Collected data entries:
####
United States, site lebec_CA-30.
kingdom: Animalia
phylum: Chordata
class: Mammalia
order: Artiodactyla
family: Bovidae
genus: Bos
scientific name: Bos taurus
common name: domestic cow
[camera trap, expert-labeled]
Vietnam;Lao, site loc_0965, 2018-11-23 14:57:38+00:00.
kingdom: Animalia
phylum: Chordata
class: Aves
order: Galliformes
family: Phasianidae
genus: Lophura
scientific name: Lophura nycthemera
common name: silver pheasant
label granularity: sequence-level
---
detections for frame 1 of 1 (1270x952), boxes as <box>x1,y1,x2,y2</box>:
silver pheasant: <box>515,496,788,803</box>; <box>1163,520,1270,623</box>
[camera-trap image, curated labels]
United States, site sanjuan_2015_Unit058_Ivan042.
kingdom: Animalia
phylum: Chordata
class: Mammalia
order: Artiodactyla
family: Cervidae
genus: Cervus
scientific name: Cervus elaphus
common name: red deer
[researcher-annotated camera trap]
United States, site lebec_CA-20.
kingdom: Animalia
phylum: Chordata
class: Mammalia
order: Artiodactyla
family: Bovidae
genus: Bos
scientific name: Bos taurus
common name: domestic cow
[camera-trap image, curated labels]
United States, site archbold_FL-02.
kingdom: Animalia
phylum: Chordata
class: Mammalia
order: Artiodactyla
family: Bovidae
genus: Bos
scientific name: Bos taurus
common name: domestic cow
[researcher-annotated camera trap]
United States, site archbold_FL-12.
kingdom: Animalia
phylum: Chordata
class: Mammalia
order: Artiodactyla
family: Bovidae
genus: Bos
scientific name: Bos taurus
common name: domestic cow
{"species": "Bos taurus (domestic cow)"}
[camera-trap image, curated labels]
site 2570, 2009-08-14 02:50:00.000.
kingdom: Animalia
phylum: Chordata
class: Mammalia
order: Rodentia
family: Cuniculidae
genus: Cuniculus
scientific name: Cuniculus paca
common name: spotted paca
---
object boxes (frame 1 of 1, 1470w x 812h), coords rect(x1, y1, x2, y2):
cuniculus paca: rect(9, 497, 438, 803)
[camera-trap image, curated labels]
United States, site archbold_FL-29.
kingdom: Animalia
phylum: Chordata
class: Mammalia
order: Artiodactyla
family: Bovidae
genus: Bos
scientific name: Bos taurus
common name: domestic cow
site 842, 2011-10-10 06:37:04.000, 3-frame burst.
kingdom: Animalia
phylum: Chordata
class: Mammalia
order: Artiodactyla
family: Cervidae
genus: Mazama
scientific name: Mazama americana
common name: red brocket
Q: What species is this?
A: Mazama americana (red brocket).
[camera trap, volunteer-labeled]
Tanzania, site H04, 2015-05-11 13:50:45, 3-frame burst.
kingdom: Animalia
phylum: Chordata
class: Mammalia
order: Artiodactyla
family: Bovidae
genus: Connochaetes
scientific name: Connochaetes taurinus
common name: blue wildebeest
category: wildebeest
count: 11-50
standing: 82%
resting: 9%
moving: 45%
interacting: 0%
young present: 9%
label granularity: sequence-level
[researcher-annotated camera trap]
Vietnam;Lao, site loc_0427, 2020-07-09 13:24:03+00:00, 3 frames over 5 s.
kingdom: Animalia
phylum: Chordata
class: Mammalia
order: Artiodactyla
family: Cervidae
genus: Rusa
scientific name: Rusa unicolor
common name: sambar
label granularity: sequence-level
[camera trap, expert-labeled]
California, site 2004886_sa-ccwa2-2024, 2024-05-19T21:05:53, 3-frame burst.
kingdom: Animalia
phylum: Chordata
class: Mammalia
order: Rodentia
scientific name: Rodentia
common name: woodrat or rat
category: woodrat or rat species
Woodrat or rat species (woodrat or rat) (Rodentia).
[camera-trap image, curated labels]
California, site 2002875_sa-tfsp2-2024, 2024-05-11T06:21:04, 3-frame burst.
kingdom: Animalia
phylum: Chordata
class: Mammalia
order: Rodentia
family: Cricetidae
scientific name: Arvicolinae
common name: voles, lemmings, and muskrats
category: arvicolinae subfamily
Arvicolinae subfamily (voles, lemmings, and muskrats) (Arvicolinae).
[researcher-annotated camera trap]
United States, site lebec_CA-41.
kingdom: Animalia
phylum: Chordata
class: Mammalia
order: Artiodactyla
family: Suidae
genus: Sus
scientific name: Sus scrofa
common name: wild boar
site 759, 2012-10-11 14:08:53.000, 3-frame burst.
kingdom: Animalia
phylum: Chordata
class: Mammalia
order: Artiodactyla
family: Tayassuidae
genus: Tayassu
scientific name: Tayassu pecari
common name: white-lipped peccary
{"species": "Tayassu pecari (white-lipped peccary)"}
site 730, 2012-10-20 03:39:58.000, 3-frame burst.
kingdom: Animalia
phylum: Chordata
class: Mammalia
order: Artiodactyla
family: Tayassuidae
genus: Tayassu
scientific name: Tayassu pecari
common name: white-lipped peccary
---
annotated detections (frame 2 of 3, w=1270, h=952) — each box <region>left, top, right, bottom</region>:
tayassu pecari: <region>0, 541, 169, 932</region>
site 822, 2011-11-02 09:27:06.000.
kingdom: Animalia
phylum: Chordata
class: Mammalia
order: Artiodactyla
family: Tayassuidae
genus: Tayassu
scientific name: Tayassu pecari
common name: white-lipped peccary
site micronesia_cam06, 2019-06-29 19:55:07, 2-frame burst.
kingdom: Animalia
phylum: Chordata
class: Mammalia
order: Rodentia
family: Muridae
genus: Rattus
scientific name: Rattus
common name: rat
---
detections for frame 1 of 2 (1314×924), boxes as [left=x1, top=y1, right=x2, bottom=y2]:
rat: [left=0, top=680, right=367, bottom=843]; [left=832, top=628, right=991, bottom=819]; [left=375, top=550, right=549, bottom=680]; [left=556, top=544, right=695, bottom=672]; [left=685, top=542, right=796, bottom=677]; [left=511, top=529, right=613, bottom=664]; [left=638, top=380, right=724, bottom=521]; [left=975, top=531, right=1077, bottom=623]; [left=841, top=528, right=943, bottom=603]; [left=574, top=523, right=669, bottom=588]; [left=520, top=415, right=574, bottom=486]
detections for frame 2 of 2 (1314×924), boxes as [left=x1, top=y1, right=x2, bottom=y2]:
####
TASK STATEMENT: Reproduce verbatim the lines above, from the line with "common name: spotted paca" through the line with "scientific name: Connochaetes taurinus".

PROBLEM SOLUTION:
common name: spotted paca
---
object boxes (frame 1 of 1, 1470w x 812h), coords rect(x1, y1, x2, y2):
cuniculus paca: rect(9, 497, 438, 803)
[camera-trap image, curated labels]
United States, site archbold_FL-29.
kingdom: Animalia
phylum: Chordata
class: Mammalia
order: Artiodactyla
family: Bovidae
genus: Bos
scientific name: Bos taurus
common name: domestic cow
site 842, 2011-10-10 06:37:04.000, 3-frame burst.
kingdom: Animalia
phylum: Chordata
class: Mammalia
order: Artiodactyla
family: Cervidae
genus: Mazama
scientific name: Mazama americana
common name: red brocket
Q: What species is this?
A: Mazama americana (red brocket).
[camera trap, volunteer-labeled]
Tanzania, site H04, 2015-05-11 13:50:45, 3-frame burst.
kingdom: Animalia
phylum: Chordata
class: Mammalia
order: Artiodactyla
family: Bovidae
genus: Connochaetes
scientific name: Connochaetes taurinus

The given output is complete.